Recently, renewable energy systems (RESs) have emerged as highly attractive solutions for mitigating global warming and reducing greenhouse gas (GHG) emissions in the electricity generation sector [1]. The rapid technological and market advancements in renewable energy have led to a significant decrease in the costs of RES components and, consequently, the cost of energy (COE). Moreover, the recent price escalation of fossil-based resources such as oil, gas, and fuel has positioned RES as a competitive alternative to conventional electricity generators [2]. While developed countries have expanded their installed RES capacity due to the decline in costs, economic and financial constraints have impeded this progress in developing countries, especially in Africa. As a result, the installed capacity of RES in Africa accounts for only about 1.97% of the global total [3].
Despite the potential for natural resources suitable for RES installations in African countries, limitations persist, particularly in securing adequate budgets for these projects [4,5,6,7,8]. Enhancing the techno-economic feasibility (TEF) of RES projects in Africa is crucial. This improvement could contribute significantly to addressing the electricity deficit in a continent that harbors over half of the global population without access to electricity, according to the World Bank [9]. It would assist these regions in achieving universal electrical supply goals, reducing the reliance of remote areas on diesel generators (DGs) for electricity production, curbing harmful emissions, and promoting energy generation through sustainable technologies [10].
Hence, harnessing the region’s two most abundant and cost-effective renewable energy resources, namely, solar and wind, has become imperative for African countries. Additionally, optimizing the electrical consumption of local communities is essential to ensure a cost-effective electrical supply [11,12]. Solar and wind, as renewable sources, can complement each other to some extent. Wind energy, for example, can compensate for the lack of daylight in electricity production [13]. However, their availability may only sometimes be sufficient to meet the electricity demand. Therefore, their utilization often requires support from other systems, commonly a storage bank and/or a diesel generator. While electrochemical storage is typically preferred over diesel generators to increase renewable energy penetration and avoid greenhouse gas (GHG) emissions [14], it remains a costly component of hybrid renewable energy systems. Oversizing electrochemical storage significantly impacts the net present cost (NPC) and the cost of energy (COE) of the entire system [15].
The International Renewable Energy Agency (IRENA) posits that electrical production from renewable sources in Africa can competitively meet the growing energy consumption, contributing to energy security and effective participation in the global energy transition [16]. This is particularly crucial for continents where attracting sufficient finance for renewable energy investments poses a significant challenge [17]. In Africa, electrical supply ranks among the top five priorities for local development, as identified by the African Development Bank (AfDB). Nevertheless, the lack of funding and investments in renewable energy projects has constrained the economic feasibility of RES, as evident in various studies [17,18].

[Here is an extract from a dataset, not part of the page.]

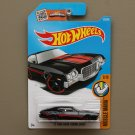 Hot Wheels 2016 Muscle Mania '72 Ford Gran Torino Sport (black)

Hafner et al. [19] highlight that the estimated potential for solar and wind energy in Africa is 1000 GW and 110 GW, respectively, according to the AfDB. However, the continent lags significantly in the policy and finance aspects of renewable energies, with only USD 8 billion invested annually. As a result, Africa is far from meeting the required annual investment budget of USD 70 billion by 2030 for the electricity sector and energy transition to achieve global objectives. Encouraging private investments in the green energy sector and securing support from international financial institutions becomes essential to facilitate this energy transition while ensuring an affordable COE for users [20].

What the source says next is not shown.